• [GIVEN RECORDS]:

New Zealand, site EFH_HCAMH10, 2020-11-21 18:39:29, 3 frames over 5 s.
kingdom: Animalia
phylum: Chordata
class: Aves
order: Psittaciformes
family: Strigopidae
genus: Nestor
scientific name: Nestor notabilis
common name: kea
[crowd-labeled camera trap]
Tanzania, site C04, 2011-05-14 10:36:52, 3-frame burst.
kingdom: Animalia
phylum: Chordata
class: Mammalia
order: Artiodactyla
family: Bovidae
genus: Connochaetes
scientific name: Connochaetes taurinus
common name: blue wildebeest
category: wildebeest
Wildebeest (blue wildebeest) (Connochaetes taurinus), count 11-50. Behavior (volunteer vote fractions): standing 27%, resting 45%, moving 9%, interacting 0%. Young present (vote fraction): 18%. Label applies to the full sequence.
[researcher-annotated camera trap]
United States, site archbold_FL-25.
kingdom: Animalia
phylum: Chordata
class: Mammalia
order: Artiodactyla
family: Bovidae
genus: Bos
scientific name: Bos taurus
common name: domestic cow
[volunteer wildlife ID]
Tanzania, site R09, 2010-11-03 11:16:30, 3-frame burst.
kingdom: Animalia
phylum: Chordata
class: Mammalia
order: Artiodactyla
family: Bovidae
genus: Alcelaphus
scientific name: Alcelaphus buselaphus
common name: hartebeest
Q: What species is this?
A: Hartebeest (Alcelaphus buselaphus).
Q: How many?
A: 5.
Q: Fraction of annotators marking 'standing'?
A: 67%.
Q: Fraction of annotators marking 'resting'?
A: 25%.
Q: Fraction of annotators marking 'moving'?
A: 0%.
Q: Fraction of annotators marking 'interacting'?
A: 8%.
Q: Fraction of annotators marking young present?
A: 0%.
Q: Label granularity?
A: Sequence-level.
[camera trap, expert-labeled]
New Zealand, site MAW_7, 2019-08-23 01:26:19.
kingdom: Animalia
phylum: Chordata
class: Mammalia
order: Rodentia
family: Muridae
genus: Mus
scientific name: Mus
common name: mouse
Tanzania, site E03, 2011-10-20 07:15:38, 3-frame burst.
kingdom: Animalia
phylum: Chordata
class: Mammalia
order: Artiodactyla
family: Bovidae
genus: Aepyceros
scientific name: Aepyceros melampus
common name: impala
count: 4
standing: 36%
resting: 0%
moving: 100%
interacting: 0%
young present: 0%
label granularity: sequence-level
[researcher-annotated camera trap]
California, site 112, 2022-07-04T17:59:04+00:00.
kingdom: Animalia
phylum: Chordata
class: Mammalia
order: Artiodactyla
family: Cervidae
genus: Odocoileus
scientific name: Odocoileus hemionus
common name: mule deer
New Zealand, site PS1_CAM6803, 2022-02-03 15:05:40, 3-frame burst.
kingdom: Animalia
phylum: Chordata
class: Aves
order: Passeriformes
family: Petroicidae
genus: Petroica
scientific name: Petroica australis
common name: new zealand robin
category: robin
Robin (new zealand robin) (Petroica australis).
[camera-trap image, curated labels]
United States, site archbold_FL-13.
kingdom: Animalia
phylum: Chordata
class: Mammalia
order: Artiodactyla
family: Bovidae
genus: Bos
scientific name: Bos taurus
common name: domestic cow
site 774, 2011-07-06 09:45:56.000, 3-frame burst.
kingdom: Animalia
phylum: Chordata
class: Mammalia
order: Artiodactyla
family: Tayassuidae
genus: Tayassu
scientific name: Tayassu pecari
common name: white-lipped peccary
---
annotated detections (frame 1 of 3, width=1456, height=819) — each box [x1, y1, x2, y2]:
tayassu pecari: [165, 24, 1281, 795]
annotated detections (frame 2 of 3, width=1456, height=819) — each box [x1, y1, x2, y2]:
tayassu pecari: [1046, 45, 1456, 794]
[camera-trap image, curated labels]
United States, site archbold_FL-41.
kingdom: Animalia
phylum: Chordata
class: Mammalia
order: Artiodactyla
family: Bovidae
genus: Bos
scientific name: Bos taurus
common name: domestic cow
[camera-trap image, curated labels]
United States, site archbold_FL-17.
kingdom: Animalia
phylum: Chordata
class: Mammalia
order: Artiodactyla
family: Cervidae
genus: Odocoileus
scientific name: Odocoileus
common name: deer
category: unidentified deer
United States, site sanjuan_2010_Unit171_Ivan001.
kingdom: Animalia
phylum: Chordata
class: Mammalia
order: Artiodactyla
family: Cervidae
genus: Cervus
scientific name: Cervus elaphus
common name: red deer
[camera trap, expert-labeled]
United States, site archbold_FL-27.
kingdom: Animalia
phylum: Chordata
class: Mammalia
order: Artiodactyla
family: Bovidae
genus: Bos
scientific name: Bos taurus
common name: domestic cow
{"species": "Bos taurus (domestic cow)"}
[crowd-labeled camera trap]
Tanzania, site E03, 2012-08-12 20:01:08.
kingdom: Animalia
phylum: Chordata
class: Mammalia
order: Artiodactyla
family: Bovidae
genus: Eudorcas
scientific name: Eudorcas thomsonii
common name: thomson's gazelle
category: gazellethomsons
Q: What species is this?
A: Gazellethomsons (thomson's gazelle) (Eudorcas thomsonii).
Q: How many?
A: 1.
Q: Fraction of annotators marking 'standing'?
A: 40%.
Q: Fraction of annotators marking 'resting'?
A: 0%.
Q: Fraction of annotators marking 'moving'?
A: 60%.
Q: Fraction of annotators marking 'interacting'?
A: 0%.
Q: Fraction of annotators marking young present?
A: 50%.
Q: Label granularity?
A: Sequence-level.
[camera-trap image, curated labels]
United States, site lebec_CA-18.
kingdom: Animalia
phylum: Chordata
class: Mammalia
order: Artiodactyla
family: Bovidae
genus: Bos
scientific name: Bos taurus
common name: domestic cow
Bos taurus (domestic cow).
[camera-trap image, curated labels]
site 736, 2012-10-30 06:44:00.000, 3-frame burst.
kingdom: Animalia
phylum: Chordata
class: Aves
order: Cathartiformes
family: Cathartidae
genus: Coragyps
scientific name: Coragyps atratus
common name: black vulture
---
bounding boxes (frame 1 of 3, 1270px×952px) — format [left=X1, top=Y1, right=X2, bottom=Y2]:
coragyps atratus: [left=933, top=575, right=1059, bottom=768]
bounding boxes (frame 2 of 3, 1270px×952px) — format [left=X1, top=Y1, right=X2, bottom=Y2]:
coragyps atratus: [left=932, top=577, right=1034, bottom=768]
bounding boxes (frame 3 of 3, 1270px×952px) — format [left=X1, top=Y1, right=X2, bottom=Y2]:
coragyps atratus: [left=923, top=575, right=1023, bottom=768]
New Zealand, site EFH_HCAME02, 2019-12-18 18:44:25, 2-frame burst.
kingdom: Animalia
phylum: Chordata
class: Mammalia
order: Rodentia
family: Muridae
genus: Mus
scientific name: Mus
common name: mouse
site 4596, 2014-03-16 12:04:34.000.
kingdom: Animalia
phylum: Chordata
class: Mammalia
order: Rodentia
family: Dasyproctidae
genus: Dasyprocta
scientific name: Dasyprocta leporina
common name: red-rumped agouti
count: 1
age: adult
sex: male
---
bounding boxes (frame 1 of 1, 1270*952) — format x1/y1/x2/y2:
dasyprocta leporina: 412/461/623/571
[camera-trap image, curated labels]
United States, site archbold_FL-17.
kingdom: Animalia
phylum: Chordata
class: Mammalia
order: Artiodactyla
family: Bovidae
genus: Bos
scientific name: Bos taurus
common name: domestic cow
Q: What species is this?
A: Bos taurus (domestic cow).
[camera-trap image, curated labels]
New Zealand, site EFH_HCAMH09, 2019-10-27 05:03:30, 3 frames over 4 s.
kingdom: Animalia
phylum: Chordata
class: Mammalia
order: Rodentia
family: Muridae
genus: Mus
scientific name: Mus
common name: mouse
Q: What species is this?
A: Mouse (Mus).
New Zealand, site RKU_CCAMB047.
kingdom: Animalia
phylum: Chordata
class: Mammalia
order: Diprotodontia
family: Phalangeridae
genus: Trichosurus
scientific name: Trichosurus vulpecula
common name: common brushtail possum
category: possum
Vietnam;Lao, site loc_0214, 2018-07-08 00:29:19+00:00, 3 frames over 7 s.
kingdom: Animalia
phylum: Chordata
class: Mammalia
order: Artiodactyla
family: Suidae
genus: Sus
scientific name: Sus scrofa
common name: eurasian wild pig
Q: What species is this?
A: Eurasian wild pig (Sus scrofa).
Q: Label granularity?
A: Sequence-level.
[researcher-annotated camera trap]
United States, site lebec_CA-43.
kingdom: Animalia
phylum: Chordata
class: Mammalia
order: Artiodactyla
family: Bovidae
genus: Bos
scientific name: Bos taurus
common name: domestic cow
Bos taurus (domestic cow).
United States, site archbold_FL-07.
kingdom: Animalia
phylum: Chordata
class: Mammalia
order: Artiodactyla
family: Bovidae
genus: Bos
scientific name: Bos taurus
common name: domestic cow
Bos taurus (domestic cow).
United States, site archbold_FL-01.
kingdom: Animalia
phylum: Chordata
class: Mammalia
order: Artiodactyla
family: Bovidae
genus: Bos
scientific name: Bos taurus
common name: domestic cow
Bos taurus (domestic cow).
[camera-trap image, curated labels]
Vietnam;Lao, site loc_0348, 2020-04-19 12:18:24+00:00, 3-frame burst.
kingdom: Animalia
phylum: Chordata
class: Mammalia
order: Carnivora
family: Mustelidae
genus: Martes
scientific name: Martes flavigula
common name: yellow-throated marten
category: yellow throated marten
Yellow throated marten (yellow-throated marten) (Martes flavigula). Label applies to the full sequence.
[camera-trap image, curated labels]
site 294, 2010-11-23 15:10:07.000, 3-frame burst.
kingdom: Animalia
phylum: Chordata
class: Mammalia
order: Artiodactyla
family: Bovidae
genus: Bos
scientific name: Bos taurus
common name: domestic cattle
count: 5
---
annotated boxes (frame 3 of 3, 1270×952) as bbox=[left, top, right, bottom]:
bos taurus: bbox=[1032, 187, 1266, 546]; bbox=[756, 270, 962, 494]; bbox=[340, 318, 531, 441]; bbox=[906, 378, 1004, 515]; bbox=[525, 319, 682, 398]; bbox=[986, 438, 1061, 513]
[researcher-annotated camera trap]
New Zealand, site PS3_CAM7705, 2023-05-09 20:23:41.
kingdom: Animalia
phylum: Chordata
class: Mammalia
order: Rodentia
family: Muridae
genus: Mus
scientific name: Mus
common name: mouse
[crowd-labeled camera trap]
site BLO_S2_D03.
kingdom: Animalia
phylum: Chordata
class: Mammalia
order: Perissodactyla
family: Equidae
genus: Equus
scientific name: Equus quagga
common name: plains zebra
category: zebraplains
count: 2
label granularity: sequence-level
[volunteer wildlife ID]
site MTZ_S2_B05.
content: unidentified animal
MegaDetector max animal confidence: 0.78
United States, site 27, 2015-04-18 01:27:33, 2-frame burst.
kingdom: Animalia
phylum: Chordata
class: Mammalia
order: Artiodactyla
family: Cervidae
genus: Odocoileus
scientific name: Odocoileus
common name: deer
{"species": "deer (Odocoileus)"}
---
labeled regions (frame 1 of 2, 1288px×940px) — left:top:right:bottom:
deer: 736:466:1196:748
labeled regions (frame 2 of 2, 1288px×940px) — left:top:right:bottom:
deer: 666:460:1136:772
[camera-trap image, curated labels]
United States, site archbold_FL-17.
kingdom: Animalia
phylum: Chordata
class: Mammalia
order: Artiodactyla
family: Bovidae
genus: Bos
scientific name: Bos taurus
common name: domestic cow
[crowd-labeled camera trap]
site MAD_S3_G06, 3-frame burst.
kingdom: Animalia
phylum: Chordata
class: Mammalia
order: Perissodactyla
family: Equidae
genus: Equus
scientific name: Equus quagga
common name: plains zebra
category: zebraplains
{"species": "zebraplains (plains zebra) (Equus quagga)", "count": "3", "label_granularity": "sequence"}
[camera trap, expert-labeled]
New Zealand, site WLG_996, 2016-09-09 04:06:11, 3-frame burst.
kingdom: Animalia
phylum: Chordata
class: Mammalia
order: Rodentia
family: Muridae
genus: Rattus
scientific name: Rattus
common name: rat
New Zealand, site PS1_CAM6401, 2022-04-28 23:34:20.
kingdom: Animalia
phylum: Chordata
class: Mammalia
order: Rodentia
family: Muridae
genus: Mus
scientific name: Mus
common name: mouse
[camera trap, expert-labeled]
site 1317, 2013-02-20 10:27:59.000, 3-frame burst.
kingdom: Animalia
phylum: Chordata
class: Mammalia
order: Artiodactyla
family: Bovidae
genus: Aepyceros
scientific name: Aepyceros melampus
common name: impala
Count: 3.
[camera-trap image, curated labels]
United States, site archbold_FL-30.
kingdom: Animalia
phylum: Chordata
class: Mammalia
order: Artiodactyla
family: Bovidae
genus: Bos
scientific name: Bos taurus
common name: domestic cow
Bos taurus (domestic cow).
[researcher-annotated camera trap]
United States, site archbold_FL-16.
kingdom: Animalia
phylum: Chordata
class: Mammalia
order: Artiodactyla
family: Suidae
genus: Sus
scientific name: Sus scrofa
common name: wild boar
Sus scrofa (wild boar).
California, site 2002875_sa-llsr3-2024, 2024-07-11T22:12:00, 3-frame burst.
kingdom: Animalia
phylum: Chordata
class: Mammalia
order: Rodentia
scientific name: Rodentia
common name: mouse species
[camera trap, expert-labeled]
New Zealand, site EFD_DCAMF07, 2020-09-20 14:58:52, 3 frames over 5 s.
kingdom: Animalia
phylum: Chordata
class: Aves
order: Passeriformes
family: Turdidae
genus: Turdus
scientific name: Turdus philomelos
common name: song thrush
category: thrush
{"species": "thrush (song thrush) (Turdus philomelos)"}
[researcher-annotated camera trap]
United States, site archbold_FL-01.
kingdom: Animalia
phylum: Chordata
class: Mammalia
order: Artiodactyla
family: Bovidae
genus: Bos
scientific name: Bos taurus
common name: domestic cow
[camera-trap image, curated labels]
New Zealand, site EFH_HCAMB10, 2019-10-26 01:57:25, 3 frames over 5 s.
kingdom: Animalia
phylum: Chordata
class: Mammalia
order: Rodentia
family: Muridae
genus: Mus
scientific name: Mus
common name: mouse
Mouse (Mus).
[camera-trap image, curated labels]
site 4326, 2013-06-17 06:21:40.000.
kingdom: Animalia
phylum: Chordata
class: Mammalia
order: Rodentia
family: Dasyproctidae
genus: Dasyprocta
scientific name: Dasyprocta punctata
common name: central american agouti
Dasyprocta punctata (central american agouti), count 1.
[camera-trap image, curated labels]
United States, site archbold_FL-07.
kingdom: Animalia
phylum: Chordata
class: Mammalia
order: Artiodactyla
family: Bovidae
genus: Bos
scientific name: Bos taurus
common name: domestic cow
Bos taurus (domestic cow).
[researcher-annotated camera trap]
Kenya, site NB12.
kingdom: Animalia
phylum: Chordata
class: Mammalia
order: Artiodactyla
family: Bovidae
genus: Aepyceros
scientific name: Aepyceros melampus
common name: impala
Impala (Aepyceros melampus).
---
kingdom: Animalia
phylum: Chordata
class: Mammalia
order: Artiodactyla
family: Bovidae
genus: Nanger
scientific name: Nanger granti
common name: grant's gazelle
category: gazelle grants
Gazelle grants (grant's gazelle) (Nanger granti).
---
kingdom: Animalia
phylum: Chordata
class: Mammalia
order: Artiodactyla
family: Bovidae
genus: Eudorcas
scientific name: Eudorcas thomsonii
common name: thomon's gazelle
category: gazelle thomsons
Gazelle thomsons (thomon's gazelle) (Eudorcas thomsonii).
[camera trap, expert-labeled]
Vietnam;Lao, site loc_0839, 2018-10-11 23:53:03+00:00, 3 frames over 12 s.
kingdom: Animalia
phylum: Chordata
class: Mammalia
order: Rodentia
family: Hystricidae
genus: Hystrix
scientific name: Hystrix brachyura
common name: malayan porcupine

• [EXERCISE REQUIREMENTS]:
What do the lines above say from the one containing "category: robin" down to the one containing "family: Tayassuidae"? Return them exactly, both end lines included, and only them.

• [SOLUTION TO THIS TASK]:
category: robin
Robin (new zealand robin) (Petroica australis).
[camera-trap image, curated labels]
United States, site archbold_FL-13.
kingdom: Animalia
phylum: Chordata
class: Mammalia
order: Artiodactyla
family: Bovidae
genus: Bos
scientific name: Bos taurus
common name: domestic cow
site 774, 2011-07-06 09:45:56.000, 3-frame burst.
kingdom: Animalia
phylum: Chordata
class: Mammalia
order: Artiodactyla
family: Tayassuidae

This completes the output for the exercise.